*Data provided:*
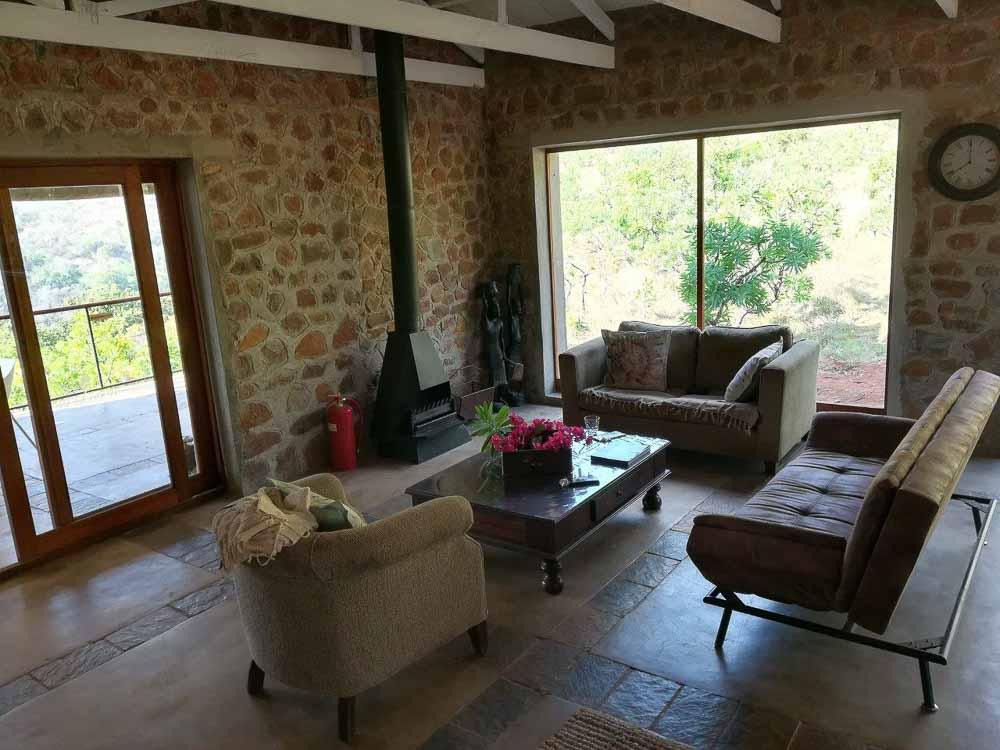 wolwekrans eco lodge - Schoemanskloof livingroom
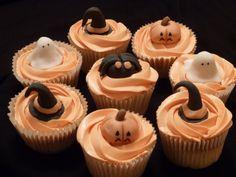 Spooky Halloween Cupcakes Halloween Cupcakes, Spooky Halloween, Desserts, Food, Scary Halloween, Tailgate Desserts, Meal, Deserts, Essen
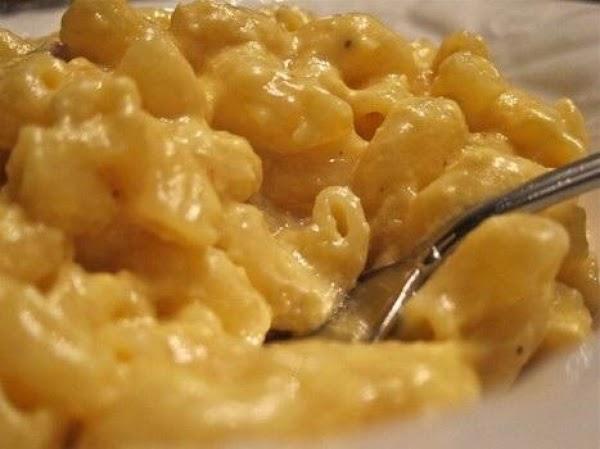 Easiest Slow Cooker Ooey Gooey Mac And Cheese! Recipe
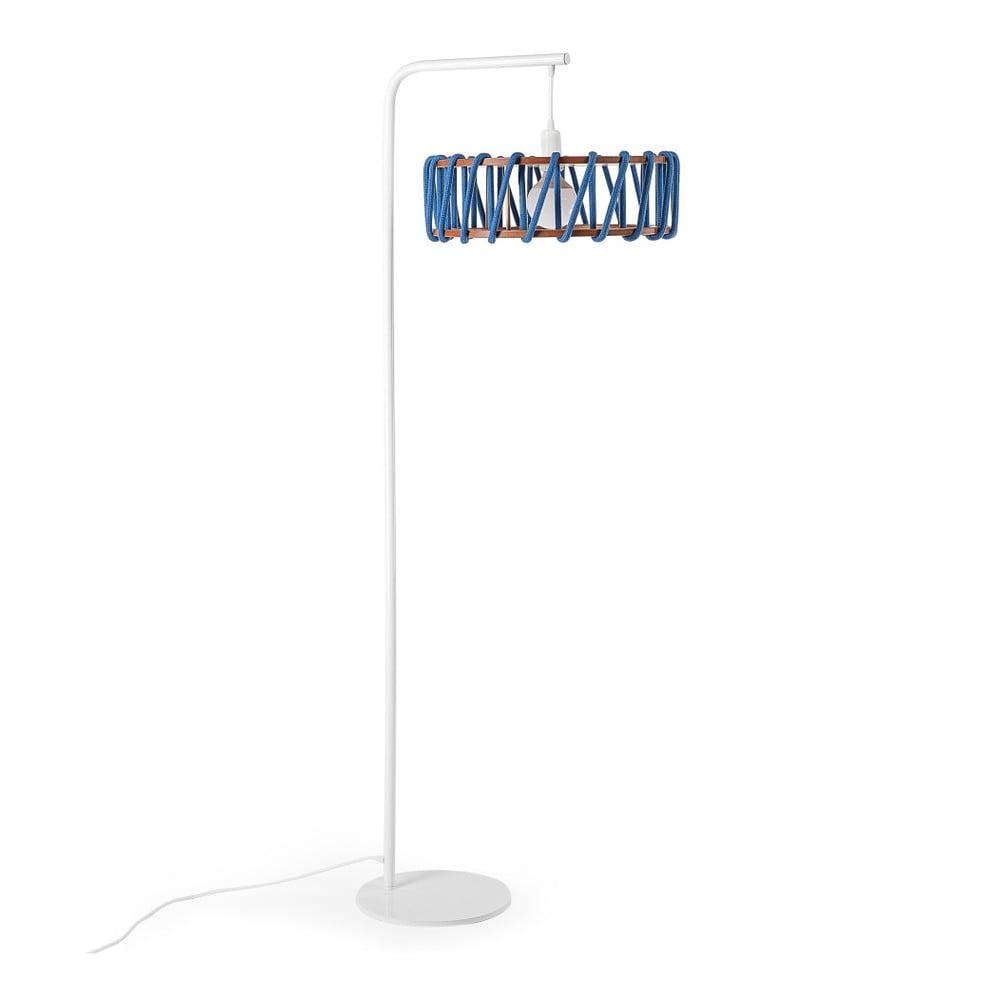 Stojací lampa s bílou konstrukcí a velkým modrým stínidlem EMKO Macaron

*Task to carry out:*
Word for word, reproduce the listing above; no image should be carried over.

*Exercise response:*
 wolwekrans eco lodge - Schoemanskloof livingroom
 Spooky Halloween Cupcakes Halloween Cupcakes, Spooky Halloween, Desserts, Food, Scary Halloween, Tailgate Desserts, Meal, Deserts, Essen
 Easiest Slow Cooker Ooey Gooey Mac And Cheese! Recipe
 Stojací lampa s bílou konstrukcí a velkým modrým stínidlem EMKO Macaron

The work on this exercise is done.